In an attempt to harness the power of the Celtic cauldron myth, the Christian Grail story, and the Aryan Persian legend, the Nazis secretly made a cauldron, or Goldkessel, in Munich before the Second World War. Wiki:
Treasure hunters Jens Essig and Stefan Lohmann found the cauldron in 2001 at the bottom of Chiemsee lake in Bavaria. It strongly resembled the genuine Danish Gundestrup Cauldron, which dates from 200-300 BCE. Closer inspection found it to be a modern Nazi bowl made to win a war before World War II started. The discovery of the cauldron caused a stir. The Süddeutsche Zeitung called it the "Holy Grail," while Der Spiegel and other papers called it "Hitler's bedpan." The cauldron was in danger of being melted down and a campaign was set up to preserve it. Despite its doubtful authenticity, it was sold to a Swiss investor, then to Kazakh buyers, followed by a fraud lawsuit in 2010. American Josef Hatzenbuehler subsequently bought the cauldron and later launched lawsuits over fraud and ownership rights with Jens Essig. By March 2015, the cauldron was sitting in a storage locker in Texas, awaiting the outcomes of court proceedings.[T]he senior director of the Munich jeweller's company Theodor Heiden stated that the company's goldsmith, Alfred Notz, before his death in the 1960s, had told him about a "golden cauldron weighing more than 10 kg, with a figurative ornament and manufactured by means of the paddle and anvil technique" which had been manufactured in Heiden's workshop between 1925 and 1939.
The maker of the cauldron is believed to have been Otto Gahr, a Nazi Party member, silversmith and favoured jeweller to the Nazi elite. Gahr crafted the silver "death's head" rings worn by SS members. In an interview with National Geographic, jeweler Maximillian Heiden opined that Gahr would have been the obvious choice of the Nazi Party for such a project. According to Max Heiden, Otto Gahr, primarily a silversmith, probably sought out Alfred Notz for his expertise in working with gold. Furthermore, Nazi documents dated April 1945 were found in an attic in Germany in 2011. The papers, which appear to be a movement order for 35 items ranging from gold and silver to precious stones, were discovered among items once belonging to [SS leader] Heinrich Himmler. The documents list a "gold cauldron/Celtic" along with the name "Otto Gahr" and "Munich".

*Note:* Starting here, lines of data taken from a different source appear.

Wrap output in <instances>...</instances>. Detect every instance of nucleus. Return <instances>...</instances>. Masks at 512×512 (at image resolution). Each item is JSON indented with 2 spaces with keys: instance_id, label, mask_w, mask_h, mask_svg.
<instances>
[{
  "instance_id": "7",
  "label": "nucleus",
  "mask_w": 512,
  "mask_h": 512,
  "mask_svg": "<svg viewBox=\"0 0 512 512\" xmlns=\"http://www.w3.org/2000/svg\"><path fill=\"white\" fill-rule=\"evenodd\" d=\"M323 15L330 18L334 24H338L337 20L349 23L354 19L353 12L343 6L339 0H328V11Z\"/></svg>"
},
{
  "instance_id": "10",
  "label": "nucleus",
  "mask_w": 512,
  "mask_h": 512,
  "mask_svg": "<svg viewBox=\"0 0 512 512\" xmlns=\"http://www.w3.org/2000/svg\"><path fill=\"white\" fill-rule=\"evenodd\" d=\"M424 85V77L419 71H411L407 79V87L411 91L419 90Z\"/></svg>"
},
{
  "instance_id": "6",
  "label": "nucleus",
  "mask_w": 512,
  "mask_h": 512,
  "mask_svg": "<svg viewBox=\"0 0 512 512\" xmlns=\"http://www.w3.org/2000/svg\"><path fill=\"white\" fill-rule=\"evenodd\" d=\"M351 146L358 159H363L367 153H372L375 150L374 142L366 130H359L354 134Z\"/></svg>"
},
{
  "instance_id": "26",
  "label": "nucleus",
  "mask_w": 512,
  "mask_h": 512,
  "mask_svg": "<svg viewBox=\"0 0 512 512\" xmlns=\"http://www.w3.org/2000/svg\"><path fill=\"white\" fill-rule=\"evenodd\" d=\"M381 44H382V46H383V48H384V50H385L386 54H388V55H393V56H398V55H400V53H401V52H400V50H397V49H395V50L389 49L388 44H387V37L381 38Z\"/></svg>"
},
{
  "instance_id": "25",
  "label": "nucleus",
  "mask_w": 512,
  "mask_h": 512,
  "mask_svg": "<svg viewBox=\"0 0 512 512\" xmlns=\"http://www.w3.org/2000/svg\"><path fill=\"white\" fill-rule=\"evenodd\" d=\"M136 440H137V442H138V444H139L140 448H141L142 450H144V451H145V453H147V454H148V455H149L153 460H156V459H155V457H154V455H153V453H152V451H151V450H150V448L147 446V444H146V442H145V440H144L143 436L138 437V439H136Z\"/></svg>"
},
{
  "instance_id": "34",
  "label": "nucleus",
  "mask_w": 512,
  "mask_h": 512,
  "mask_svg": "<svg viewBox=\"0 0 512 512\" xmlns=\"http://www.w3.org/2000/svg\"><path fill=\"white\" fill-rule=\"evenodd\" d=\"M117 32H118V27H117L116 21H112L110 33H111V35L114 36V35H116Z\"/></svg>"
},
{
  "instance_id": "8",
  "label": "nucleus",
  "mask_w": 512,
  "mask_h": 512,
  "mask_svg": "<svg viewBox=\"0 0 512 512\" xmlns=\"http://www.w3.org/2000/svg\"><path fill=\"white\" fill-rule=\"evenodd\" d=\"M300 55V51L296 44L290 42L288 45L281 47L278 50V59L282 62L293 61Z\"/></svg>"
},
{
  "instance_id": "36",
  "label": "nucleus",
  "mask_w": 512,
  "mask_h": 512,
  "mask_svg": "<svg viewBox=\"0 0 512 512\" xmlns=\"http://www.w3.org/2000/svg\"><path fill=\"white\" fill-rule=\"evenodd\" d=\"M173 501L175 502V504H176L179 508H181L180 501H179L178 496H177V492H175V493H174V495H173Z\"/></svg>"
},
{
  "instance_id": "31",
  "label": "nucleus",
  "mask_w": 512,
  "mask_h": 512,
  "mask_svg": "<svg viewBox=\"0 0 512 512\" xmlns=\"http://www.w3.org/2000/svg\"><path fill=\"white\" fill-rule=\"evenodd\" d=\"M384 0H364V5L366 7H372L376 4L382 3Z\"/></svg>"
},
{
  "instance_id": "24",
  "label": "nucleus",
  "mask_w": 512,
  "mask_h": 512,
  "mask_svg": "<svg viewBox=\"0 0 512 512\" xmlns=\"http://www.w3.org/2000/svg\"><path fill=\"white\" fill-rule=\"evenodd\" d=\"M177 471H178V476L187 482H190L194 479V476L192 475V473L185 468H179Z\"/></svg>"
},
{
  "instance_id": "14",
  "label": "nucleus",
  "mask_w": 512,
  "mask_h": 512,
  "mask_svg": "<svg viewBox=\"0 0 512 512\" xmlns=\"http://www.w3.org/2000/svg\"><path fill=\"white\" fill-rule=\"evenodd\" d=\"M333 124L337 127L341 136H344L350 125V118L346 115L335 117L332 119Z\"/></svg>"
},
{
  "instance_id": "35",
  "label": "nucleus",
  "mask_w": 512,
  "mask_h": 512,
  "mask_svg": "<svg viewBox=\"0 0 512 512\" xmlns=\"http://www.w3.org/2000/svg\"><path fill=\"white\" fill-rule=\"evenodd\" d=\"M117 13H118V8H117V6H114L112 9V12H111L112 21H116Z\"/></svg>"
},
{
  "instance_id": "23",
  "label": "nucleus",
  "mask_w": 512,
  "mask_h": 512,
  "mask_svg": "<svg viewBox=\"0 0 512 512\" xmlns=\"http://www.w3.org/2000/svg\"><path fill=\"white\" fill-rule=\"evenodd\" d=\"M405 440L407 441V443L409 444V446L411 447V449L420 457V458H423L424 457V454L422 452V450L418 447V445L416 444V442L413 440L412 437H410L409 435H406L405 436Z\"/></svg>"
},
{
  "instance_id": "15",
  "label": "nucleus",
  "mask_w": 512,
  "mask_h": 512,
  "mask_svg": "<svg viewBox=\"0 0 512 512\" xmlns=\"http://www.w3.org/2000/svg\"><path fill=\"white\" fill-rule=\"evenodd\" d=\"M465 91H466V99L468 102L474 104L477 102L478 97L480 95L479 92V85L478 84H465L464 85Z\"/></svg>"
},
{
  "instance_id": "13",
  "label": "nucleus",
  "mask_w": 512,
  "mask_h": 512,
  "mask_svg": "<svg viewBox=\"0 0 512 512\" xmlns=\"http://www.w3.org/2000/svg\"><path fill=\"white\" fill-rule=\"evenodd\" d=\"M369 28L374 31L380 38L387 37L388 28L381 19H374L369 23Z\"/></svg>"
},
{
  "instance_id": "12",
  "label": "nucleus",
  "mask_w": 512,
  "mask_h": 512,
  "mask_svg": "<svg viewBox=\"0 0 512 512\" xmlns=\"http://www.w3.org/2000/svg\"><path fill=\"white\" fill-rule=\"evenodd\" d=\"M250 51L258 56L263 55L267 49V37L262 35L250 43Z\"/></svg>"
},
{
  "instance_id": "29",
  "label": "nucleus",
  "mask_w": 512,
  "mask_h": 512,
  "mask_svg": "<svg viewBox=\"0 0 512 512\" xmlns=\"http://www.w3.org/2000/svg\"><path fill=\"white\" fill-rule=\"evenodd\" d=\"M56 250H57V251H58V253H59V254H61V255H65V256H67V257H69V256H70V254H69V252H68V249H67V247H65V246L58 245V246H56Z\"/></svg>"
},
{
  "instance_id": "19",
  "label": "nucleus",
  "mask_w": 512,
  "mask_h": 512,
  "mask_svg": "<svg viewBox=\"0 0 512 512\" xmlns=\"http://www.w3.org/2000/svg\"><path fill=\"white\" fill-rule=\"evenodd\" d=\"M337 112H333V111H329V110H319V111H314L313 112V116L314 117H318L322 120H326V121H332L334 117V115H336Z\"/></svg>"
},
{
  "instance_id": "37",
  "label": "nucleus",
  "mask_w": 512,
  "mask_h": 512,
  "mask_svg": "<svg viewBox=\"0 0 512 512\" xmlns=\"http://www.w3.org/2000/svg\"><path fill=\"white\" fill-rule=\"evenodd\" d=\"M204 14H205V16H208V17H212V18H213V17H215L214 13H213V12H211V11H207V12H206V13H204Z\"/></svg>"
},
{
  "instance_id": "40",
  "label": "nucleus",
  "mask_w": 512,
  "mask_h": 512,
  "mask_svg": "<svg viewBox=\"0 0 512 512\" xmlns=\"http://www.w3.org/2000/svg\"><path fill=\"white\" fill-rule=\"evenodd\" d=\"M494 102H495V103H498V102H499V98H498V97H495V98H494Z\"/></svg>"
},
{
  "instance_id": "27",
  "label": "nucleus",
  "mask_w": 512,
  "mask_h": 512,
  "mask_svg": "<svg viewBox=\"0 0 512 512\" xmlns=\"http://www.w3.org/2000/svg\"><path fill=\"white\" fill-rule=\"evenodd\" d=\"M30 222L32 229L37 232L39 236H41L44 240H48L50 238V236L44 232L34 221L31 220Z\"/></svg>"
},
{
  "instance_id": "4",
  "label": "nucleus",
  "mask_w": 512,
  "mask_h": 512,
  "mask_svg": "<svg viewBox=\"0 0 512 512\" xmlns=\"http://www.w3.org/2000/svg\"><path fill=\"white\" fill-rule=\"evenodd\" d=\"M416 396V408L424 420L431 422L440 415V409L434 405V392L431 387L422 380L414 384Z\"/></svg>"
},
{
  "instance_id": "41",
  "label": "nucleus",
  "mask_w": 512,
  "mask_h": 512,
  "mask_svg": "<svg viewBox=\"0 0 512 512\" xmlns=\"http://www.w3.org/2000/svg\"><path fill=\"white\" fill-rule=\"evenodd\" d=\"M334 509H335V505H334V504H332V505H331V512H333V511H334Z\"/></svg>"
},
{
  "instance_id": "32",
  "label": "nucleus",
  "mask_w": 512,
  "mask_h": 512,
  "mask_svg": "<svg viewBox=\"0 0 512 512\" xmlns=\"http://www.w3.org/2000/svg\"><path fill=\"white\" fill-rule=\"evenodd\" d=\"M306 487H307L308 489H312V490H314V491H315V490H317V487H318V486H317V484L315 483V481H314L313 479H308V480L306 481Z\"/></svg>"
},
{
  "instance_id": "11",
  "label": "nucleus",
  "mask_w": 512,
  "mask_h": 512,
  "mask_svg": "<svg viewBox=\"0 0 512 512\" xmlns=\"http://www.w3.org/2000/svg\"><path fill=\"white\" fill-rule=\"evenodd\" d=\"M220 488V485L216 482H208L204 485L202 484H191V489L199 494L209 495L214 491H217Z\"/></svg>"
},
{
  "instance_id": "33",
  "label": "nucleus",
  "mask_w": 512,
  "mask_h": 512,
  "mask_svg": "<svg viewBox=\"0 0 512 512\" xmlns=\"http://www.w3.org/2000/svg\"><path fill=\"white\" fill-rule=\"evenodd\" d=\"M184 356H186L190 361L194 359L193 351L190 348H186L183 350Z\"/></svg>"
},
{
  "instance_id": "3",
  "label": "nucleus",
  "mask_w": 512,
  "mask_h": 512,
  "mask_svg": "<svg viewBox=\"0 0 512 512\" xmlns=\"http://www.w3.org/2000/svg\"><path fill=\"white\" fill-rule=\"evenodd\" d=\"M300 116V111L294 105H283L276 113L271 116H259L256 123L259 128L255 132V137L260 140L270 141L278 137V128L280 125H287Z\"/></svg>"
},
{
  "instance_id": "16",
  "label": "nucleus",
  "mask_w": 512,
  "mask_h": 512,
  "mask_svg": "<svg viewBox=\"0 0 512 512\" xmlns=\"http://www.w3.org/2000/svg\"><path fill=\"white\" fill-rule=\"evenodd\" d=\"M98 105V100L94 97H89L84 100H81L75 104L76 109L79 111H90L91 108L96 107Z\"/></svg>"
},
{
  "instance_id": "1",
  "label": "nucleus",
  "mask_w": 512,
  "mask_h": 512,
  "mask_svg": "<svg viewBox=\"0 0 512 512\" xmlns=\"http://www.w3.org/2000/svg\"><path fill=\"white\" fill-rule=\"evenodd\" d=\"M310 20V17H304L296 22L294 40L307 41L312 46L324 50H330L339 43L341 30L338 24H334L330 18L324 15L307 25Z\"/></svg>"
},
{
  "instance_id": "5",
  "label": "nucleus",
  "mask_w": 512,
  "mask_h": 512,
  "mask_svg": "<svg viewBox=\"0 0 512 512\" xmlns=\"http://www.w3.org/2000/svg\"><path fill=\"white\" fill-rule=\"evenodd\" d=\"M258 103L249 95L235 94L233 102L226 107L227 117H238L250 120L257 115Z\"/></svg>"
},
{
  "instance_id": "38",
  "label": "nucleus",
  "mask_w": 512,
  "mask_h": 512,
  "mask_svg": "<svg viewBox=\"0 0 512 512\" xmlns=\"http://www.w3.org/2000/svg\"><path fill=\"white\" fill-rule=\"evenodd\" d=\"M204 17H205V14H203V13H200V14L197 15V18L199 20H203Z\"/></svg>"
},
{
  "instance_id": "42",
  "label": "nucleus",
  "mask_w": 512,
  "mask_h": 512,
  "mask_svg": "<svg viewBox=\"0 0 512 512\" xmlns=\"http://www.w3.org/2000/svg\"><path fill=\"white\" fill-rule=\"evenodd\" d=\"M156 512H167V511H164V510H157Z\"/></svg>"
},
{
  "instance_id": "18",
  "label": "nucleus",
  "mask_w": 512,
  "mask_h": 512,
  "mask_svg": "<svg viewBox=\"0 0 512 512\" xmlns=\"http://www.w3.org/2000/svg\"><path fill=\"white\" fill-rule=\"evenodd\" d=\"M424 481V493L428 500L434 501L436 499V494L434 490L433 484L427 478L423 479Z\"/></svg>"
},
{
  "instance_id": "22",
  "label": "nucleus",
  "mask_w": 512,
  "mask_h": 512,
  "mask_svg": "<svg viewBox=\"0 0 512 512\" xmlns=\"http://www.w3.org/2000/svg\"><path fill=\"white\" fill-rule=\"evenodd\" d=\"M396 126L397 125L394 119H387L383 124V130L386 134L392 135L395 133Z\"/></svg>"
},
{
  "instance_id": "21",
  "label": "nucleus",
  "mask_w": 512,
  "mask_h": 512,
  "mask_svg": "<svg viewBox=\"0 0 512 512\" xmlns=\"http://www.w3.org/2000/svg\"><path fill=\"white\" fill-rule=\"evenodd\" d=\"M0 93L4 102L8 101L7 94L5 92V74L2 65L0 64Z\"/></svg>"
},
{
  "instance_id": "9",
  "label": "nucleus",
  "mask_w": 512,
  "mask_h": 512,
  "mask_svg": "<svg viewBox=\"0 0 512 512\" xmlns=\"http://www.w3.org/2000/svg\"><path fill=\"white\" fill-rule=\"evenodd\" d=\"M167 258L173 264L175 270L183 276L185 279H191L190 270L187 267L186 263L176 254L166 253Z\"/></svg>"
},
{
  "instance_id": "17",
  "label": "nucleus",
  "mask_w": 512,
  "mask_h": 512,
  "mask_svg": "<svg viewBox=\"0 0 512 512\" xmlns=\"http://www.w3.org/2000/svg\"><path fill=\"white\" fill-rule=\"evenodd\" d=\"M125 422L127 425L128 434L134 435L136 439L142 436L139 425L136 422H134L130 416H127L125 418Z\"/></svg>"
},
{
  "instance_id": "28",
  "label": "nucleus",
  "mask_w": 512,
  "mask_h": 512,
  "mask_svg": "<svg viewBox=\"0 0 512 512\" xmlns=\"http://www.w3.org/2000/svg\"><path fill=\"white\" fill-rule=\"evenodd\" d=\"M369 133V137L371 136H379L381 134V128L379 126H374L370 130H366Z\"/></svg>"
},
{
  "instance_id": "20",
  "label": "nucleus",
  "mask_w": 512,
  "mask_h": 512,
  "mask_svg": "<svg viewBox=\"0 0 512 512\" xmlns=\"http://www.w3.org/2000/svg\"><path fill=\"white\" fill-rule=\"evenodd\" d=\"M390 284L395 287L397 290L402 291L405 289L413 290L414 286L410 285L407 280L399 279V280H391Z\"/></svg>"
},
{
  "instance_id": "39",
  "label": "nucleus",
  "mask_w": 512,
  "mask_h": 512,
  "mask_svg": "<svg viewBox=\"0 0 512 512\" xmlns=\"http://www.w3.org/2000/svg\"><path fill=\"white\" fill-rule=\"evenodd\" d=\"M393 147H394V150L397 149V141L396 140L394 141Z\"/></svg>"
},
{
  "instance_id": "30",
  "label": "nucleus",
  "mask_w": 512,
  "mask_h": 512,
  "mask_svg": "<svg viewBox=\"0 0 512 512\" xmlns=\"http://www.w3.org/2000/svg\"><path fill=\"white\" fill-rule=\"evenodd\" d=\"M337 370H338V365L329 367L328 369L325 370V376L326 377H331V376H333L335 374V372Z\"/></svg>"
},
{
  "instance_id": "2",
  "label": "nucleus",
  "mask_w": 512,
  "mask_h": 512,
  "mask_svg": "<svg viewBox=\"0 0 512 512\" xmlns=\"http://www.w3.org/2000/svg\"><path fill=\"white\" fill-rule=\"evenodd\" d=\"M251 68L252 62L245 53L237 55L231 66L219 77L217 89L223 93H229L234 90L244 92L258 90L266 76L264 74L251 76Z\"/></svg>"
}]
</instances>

Sensational pop history National Geographic special describes the 2001 discovery of the Chiemsee Cauldron in Bavaria. Video Source (2013) © National Geographic and Youtube.
Despite ancient Persian roots, the Grail is mainly absent from later Islamic lore, possibly due to the Koran's injunction against magic. There were Grail-related Muslim manuscripts tentatively located in Moorish Spain, mentioned in a 1957 book by French historian Pierre Ponsoye, L'islam et le Graal. More recently, there have been some odd attempts to marry the Grail to Islam. In 2005, Sunni message boards discussed the possibility that the Grail was actually a golden casket carrying a letter from the Prophet (570-632) to the Roman Emperor Heraclius (575-641). This online rumour attempted to combine the function of the Ark of the Covenant with the holy message delivered by the Christian Grail.